- **About this task**:
Going through the material below, please gather all lines with the word "annotators" in them.

- **Data extracts**:
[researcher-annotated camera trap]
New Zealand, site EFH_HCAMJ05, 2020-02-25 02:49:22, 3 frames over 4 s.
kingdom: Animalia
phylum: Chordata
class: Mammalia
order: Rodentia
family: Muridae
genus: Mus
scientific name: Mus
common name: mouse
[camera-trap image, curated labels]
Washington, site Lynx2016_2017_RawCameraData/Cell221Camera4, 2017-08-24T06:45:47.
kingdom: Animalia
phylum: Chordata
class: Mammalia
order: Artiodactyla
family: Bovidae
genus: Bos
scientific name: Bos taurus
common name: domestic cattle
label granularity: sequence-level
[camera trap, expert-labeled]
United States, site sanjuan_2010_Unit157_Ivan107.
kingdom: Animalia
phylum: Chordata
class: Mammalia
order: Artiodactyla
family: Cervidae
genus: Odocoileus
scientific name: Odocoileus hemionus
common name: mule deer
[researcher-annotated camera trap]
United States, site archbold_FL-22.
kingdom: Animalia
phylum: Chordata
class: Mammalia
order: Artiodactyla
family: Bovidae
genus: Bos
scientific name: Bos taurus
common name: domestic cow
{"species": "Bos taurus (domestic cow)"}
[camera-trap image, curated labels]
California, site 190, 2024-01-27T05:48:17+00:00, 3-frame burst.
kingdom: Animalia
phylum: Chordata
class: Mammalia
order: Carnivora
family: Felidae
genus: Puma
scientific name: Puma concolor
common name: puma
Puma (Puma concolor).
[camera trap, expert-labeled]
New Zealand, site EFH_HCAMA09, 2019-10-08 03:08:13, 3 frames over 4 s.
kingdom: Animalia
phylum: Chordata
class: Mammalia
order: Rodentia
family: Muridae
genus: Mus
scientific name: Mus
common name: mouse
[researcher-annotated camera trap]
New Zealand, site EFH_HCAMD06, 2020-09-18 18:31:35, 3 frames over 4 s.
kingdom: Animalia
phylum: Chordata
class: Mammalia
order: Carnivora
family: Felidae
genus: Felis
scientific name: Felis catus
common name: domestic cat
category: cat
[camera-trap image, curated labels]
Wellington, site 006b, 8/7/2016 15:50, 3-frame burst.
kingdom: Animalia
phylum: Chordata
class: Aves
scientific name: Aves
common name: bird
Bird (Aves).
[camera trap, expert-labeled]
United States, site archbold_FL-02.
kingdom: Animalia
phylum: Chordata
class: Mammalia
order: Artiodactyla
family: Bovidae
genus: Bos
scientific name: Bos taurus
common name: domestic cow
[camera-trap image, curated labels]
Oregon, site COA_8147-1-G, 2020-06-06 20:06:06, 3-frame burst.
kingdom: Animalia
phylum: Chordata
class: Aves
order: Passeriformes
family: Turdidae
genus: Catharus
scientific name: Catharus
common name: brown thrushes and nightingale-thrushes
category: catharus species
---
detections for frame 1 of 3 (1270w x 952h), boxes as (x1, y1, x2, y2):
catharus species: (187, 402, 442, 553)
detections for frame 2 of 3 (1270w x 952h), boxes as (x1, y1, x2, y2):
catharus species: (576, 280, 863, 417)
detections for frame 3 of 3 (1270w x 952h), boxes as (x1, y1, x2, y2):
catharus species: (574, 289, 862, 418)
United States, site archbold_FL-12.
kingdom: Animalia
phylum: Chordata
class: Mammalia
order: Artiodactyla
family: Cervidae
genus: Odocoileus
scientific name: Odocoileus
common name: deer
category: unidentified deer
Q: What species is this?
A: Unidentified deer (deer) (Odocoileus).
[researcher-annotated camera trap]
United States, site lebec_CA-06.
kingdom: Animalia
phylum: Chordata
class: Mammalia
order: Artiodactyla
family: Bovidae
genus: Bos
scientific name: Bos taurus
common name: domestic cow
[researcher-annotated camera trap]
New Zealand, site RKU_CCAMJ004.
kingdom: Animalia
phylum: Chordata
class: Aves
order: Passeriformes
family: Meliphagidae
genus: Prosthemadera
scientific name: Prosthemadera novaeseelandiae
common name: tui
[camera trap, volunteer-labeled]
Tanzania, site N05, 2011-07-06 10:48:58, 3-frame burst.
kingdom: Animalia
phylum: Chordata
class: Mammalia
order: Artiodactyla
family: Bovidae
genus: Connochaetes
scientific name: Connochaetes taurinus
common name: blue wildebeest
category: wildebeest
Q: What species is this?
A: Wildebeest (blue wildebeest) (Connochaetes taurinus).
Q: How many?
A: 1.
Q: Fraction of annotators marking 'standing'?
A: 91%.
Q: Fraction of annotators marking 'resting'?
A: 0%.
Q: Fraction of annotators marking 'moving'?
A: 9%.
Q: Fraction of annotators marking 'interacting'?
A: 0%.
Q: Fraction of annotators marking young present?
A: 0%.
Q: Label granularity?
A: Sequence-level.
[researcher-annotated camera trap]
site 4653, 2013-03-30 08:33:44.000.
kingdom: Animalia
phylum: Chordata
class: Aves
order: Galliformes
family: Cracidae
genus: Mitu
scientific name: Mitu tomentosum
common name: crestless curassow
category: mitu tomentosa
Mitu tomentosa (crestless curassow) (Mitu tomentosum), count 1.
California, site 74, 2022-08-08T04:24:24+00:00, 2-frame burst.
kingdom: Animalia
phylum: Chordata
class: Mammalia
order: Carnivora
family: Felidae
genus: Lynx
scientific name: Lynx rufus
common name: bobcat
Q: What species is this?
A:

- **Your solution**:
Q: Fraction of annotators marking 'standing'?
Q: Fraction of annotators marking 'resting'?
Q: Fraction of annotators marking 'moving'?
Q: Fraction of annotators marking 'interacting'?
Q: Fraction of annotators marking young present?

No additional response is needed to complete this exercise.